Repeat the entries below word for word, though any picture in them should be dropped.

START Data supplied

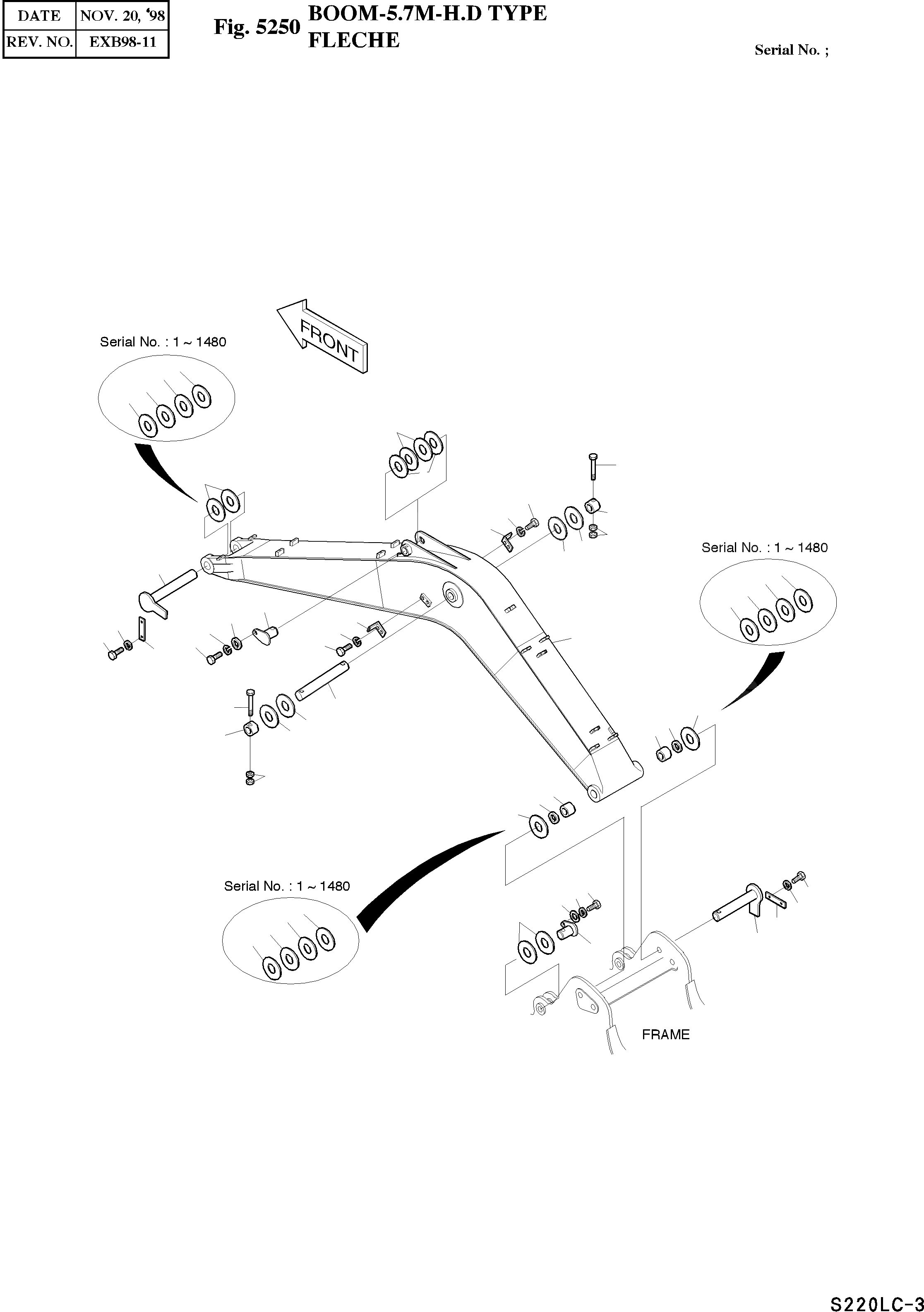 | DATE | NOV. 20, '98 |
|---|---|
| REV. NO. | EXB98-11 |

Fig. 5250 BOOM-5.7M-H.D TYPE
FLECHE

Serial No. ;

FRONT

Serial No. : 1 ~ 1480

Serial No. : 1 ~ 1480

Serial No. : 1 ~ 1480

FRAME

S220LC-3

END Data supplied

Answer to this exercise
 | DATE | NOV. 20, '98 |
|---|---|
| REV. NO. | EXB98-11 |

Fig. 5250 BOOM-5.7M-H.D TYPE
FLECHE

Serial No. ;

FRONT

Serial No. : 1 ~ 1480

Serial No. : 1 ~ 1480

Serial No. : 1 ~ 1480

FRAME

S220LC-3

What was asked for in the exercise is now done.